Gehman John D, Luc Fiona, Hall Kristopher, Lee Tzong-Hsien, Boland Martin P, Pukala Tara L, Bowie John H, Aguilar Marie-Isabel, Separovic Frances
School of Chemistry, University of Melbourne, Melbourne, VIC 3010, Australia.
Biochemistry. 2008 Aug 19;47(33):8557-65. doi: 10.1021/bi800320v. Epub 2008 Jul 25.

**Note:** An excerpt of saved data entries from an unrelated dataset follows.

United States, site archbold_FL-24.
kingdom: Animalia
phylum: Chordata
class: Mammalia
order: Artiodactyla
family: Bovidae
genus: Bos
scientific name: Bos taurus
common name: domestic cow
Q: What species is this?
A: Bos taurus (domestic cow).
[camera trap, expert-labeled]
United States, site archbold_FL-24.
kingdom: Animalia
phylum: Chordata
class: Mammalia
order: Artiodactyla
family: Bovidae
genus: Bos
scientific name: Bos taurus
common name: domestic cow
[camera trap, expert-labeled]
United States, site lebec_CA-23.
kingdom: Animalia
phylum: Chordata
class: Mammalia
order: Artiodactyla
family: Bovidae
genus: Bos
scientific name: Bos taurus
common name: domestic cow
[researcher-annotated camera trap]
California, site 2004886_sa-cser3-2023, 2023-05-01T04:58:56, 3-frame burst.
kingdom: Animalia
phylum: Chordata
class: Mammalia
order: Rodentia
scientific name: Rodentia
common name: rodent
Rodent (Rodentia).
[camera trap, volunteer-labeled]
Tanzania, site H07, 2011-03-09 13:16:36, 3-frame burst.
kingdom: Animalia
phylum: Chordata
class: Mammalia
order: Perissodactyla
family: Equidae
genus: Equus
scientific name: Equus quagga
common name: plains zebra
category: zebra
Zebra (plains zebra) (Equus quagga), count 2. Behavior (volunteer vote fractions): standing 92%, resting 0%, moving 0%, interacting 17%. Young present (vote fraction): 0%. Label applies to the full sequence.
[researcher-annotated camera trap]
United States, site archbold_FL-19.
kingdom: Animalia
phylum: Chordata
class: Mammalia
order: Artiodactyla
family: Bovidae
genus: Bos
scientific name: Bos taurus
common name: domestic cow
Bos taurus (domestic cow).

Skin secretions of numerous Australian tree frogs contain antimicrobial peptides that form part of the host defense mechanism against bacterial infection. The mode of action of these antibiotics is thought to be lysis of infectious organisms via cell membrane disruption, on the basis of vesicle-encapsulated dye leakage data [Ambroggio et al. (2005) Biophys. J. 89, 1874-1881]. A detailed understanding of the interaction of these peptides with bacterial membranes at a molecular level, however, is critical to their development as novel antibacterial therapeutics. We focus on four of these peptides, aurein 1.2, citropin 1.1, maculatin 1.1, and caerin 1.1, which exist as random coil in aqueous solution but have alpha-helical secondary structure in membrane mimetic environments. In our earlier solid-state NMR studies, only neutral bilayers of the zwitterionic phospholipid dimyristoylphosphatidylcholine (DMPC) were used. Deuterated DMPC ( d 54-DMPC) was used to probe the effect of the peptides on the order of the lipid acyl chains and dynamics of the phospholipid headgroups by deuterium and (31)P NMR, respectively. In this report we demonstrate several important differences when anionic phospholipid is included in model membranes. Peptide-membrane interactions were characterized using surface plasmon resonance (SPR) spectroscopy and solid-state nuclear magnetic resonance (NMR) spectroscopy. Changes in phospholipid motions and membrane binding information provided additional insight into the action of these antimicrobial peptides. While this set of peptides has significant C- and N-terminal sequence homology, they vary in their mode of membrane interaction. The longer peptides caerin and maculatin exhibited properties that were consistent with transmembrane insertion while citropin and aurein demonstrated membrane disruptive mechanisms. Moreover, aurein was unique with greater perturbation of neutral versus anionic membranes. The results are consistent with a surface interaction for aurein 1.2 and pore formation rather than membrane lysis by the longer peptides.
许多澳大利亚树蛙的皮肤分泌物含有抗菌肽,这些抗菌肽是宿主抵御细菌感染防御机制的一部分。基于囊泡包裹染料泄漏数据[安布罗吉奥等人(2005年)《生物物理杂志》89卷,1874 - 1881页],这些抗生素的作用方式被认为是通过破坏细胞膜来裂解感染性生物体。然而,在分子水平上详细了解这些肽与细菌膜的相互作用,对于将它们开发为新型抗菌治疗药物至关重要。我们聚焦于其中四种肽,即奥瑞因1.2、柠檬素1.1、黄斑蛙素1.1和凯林1.1,它们在水溶液中以无规卷曲形式存在,但在模拟膜环境中具有α - 螺旋二级结构。在我们早期的固态核磁共振研究中,仅使用了两性离子磷脂二肉豆蔻酰磷脂酰胆碱(DMPC)的中性双层膜。分别使用氘代DMPC(d54 - DMPC)通过氘核磁共振和磷 - 31核磁共振来探究肽对脂质酰链有序性和磷脂头部基团动力学的影响。在本报告中,我们展示了在模型膜中包含阴离子磷脂时的几个重要差异。使用表面等离子体共振(SPR)光谱和固态核磁共振(NMR)光谱对肽 - 膜相互作用进行了表征。磷脂运动和膜结合信息的变化为这些抗菌肽的作用提供了额外的见解。虽然这组肽在C端和N端序列上有显著的同源性,但它们的膜相互作用模式各不相同。较长的肽凯林和黄斑蛙素表现出与跨膜插入一致的特性,而柠檬素和奥瑞因则展示出膜破坏机制。此外,奥瑞因独特之处在于对中性膜与阴离子膜的扰动更大。结果与奥瑞因1.2的表面相互作用以及较长肽形成孔道而非膜裂解一致。